=== Selected text ===

A forensic pathologist told the BBC that footage appeared to show that most of the victims had been shot before their homes were burnt.

Jdaidet al-Fadl, April 2013

The Syrian army stormed the town of Jdaidet al-Fadl, near Damascus, killing at least 80 people, opposition activists said.

The attack followed five days of heavy fighting.

Some reports put the death toll much higher.

Al-Bayda and Baniyas, 2-3 May 2013

Opposition activists say more than 200 men, women and children were killed in what they said was a brutal sectarian attack and one of the worst massacres of the war.

A Human Rights Watch (HRW) report published in September supported this claim, saying at least 248 people were killed in mass executions by government forces.

The government, however, says it killed 40 "terrorist fighters" during an operation in the two towns in Tartous province on Syria's Mediterranean coast.

=== Given data ===

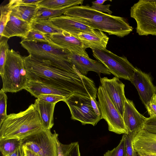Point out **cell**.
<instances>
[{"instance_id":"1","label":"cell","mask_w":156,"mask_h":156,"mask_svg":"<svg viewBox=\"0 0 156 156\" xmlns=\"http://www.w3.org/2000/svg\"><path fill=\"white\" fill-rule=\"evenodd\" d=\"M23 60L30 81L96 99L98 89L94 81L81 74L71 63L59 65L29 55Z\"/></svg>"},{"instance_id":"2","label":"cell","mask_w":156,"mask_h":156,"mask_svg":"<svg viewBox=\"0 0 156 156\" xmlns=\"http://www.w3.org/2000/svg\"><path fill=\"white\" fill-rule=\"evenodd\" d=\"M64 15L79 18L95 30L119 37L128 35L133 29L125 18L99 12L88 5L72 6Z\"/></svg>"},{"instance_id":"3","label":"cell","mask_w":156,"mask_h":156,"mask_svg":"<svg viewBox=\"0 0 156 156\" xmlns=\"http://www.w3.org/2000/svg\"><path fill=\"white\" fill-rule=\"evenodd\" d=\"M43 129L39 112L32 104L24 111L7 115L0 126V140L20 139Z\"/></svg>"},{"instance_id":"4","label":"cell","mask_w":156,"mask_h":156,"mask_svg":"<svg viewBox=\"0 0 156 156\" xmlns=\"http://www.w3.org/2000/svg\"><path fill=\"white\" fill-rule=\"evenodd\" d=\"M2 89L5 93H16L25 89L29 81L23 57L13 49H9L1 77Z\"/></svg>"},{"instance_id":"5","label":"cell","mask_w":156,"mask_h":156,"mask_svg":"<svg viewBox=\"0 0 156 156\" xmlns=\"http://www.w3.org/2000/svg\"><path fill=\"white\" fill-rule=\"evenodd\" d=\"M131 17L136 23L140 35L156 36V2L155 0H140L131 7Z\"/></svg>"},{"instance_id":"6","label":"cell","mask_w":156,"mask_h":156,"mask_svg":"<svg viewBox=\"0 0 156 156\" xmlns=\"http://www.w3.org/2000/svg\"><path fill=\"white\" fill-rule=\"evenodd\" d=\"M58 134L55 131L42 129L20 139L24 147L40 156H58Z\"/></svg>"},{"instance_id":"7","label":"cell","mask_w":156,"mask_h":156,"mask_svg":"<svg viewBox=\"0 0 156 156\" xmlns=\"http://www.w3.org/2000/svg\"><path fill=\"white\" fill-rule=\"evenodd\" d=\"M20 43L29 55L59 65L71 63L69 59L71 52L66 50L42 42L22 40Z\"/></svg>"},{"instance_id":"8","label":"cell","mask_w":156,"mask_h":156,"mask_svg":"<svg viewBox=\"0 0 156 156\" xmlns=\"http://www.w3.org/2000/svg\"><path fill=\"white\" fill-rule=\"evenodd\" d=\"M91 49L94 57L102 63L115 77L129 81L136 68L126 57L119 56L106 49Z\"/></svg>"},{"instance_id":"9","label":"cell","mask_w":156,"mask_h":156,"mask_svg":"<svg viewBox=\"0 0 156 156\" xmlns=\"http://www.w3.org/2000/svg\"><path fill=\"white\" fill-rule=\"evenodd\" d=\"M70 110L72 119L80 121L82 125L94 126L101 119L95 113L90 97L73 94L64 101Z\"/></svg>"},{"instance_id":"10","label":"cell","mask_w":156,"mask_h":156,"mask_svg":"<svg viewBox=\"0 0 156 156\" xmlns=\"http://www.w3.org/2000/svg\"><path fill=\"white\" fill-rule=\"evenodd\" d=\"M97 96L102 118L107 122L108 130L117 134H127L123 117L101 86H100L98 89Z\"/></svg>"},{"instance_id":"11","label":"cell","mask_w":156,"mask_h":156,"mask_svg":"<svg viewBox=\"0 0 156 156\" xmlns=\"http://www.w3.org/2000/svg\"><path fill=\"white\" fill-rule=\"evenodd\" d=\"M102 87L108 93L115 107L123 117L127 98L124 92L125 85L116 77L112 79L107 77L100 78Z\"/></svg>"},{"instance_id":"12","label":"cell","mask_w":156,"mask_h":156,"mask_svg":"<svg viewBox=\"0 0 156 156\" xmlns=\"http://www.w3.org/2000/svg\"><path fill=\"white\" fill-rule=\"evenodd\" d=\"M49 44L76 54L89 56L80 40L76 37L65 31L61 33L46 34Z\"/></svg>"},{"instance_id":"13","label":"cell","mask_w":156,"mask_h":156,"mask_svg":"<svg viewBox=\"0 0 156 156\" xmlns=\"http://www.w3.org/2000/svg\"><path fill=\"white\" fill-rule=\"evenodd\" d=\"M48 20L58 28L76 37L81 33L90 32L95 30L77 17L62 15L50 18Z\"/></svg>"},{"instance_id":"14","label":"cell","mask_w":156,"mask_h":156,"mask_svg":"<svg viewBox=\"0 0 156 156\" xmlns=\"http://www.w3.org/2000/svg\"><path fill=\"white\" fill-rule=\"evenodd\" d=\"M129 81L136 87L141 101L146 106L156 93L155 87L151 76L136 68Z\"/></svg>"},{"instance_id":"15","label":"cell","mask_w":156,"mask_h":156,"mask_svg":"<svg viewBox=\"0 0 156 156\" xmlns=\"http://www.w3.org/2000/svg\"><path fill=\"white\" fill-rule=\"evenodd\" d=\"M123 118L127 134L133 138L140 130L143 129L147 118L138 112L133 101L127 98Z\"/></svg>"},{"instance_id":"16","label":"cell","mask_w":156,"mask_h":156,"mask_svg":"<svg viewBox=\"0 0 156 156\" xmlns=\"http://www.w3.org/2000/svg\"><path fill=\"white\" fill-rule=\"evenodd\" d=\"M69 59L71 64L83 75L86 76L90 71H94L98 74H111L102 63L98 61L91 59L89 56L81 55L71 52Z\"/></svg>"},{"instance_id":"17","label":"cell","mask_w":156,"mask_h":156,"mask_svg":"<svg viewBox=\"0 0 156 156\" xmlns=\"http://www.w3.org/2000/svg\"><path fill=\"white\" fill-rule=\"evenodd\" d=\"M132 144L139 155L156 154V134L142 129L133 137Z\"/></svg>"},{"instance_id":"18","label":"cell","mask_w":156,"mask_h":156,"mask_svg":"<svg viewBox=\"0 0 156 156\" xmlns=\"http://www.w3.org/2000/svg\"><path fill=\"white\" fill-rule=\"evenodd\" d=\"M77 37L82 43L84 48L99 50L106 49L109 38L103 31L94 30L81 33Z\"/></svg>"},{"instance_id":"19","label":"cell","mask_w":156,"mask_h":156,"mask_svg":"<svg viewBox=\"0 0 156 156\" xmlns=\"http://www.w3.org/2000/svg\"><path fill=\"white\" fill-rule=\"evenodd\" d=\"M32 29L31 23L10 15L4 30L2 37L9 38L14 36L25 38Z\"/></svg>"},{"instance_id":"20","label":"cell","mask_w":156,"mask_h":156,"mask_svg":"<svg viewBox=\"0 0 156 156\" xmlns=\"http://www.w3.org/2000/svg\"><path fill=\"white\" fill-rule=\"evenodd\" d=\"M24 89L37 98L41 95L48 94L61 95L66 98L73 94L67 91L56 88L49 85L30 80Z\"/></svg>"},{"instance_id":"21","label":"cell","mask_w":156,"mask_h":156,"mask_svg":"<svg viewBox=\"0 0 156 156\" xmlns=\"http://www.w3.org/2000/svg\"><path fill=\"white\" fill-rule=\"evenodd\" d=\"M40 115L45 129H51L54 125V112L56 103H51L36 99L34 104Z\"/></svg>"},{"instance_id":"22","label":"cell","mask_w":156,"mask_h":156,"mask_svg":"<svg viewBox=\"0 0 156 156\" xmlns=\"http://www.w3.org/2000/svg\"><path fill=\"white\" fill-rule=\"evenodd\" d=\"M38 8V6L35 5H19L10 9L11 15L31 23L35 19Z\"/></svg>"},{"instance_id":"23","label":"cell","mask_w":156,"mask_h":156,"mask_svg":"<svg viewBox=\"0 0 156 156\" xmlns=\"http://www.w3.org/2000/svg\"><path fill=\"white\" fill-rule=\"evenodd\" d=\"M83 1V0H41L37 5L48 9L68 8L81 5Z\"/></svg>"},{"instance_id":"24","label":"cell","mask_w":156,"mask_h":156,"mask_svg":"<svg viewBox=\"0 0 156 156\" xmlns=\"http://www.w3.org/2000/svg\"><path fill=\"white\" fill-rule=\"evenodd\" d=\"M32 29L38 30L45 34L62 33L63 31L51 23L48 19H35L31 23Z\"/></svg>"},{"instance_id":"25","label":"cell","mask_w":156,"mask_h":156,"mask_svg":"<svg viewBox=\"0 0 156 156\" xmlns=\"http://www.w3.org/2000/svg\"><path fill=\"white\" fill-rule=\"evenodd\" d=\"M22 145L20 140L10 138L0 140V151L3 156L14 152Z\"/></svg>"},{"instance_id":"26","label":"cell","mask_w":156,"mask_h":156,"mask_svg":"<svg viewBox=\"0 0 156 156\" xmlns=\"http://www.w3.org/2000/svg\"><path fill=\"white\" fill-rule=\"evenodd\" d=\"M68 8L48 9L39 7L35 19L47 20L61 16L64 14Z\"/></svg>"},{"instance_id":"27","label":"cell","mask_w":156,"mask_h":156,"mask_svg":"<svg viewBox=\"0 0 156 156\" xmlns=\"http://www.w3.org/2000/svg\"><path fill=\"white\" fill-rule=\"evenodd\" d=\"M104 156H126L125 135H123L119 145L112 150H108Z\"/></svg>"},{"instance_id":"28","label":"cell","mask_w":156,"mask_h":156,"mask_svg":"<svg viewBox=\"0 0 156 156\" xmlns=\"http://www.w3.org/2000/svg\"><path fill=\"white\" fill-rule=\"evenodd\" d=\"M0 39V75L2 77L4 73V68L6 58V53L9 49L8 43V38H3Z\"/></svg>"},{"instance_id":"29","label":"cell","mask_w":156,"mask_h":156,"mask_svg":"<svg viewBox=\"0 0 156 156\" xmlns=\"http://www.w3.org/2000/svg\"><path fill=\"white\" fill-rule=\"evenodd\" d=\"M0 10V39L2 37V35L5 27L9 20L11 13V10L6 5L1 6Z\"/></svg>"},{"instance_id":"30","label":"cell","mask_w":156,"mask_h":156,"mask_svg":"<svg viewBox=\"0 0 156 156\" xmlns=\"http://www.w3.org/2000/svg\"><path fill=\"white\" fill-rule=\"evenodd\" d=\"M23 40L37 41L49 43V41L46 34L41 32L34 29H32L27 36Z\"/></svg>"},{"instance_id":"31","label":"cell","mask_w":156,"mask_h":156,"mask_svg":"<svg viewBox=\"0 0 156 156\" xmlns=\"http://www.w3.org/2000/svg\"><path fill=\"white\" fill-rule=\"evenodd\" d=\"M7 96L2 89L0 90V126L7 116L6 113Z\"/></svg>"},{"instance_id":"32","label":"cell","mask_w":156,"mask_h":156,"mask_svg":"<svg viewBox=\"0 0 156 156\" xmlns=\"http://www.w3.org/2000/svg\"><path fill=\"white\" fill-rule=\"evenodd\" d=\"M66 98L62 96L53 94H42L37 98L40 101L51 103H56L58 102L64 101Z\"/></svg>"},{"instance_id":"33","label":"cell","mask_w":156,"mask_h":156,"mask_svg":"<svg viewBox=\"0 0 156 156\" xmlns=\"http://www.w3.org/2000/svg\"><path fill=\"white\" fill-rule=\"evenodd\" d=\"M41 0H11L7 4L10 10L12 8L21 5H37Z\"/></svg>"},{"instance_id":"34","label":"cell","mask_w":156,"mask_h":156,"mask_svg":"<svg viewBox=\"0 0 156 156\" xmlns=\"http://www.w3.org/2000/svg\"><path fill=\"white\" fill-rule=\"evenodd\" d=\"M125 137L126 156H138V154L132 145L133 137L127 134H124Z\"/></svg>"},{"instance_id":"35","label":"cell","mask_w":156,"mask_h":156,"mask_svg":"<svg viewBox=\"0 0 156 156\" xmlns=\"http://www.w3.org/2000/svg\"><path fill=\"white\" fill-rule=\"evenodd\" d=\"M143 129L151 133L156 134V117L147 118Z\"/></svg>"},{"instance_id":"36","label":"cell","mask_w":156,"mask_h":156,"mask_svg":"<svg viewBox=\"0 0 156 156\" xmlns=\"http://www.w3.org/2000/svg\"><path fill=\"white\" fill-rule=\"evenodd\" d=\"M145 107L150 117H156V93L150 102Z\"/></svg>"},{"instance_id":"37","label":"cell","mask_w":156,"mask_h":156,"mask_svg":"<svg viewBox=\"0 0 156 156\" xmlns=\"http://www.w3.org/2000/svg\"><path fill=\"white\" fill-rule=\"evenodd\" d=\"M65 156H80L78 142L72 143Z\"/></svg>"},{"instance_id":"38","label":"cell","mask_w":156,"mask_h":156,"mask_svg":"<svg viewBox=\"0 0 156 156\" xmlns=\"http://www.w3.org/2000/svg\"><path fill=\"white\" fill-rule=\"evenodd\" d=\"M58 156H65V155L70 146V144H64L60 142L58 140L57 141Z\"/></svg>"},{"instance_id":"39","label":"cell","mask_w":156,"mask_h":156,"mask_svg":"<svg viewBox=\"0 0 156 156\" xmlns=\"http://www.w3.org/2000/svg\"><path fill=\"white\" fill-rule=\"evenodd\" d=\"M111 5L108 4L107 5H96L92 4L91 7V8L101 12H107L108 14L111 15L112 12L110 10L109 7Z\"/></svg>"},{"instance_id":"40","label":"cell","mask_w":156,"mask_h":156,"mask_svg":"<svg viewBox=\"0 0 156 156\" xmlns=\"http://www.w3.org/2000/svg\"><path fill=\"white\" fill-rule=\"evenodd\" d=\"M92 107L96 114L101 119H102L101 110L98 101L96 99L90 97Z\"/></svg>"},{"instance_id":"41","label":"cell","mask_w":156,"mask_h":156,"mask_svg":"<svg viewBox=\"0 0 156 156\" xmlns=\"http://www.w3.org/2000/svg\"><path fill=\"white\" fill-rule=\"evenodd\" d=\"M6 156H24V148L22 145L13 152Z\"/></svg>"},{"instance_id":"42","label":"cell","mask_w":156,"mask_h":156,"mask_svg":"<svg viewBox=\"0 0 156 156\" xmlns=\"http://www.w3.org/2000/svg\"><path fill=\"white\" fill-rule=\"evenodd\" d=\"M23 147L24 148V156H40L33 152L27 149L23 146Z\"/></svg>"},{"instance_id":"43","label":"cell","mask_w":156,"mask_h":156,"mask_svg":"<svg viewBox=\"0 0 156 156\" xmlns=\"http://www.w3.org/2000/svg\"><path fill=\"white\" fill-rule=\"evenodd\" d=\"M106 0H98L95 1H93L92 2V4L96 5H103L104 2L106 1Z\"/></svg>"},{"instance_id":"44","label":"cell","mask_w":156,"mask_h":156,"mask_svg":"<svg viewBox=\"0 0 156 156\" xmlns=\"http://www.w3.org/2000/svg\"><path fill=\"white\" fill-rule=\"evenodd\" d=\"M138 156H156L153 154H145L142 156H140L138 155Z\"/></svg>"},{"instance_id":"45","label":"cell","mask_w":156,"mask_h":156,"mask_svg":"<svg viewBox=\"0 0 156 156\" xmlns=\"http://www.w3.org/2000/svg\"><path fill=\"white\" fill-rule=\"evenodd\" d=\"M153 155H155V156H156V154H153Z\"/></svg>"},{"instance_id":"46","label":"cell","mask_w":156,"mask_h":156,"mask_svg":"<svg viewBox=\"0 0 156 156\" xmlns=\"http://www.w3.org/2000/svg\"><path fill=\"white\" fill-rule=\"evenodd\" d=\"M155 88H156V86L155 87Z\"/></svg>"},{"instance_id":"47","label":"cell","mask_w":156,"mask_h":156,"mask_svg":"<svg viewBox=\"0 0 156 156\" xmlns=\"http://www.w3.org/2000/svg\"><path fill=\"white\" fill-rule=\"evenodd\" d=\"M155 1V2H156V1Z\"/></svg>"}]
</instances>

===

_Written request 1_
Using the passage on killings in Syria, decide whether each statement agrees with it, answering yes or no and quoting the words that settle it: (a) Fighting went on for five days before the attack on Jdaidet al-Fadl. (b) The Human Rights Watch report on Al-Bayda and Baniyas came out in May. (c) The government gives 40 as the number it killed in the two towns.
_Written request 2_
According to the passage on killings in Syria, in which province are Al-Bayda and Baniyas?
The listing has nothing to do with the passage on killings in Syria.

_Final result 1_
(a) Yes: "The attack followed five days of heavy fighting."
(b) No: "A Human Rights Watch (HRW) report published in September"
(c) Yes: "it killed 40 "terrorist fighters" during an operation in the two towns"

_Final result 2_
Tartous province, on Syria's Mediterranean coast.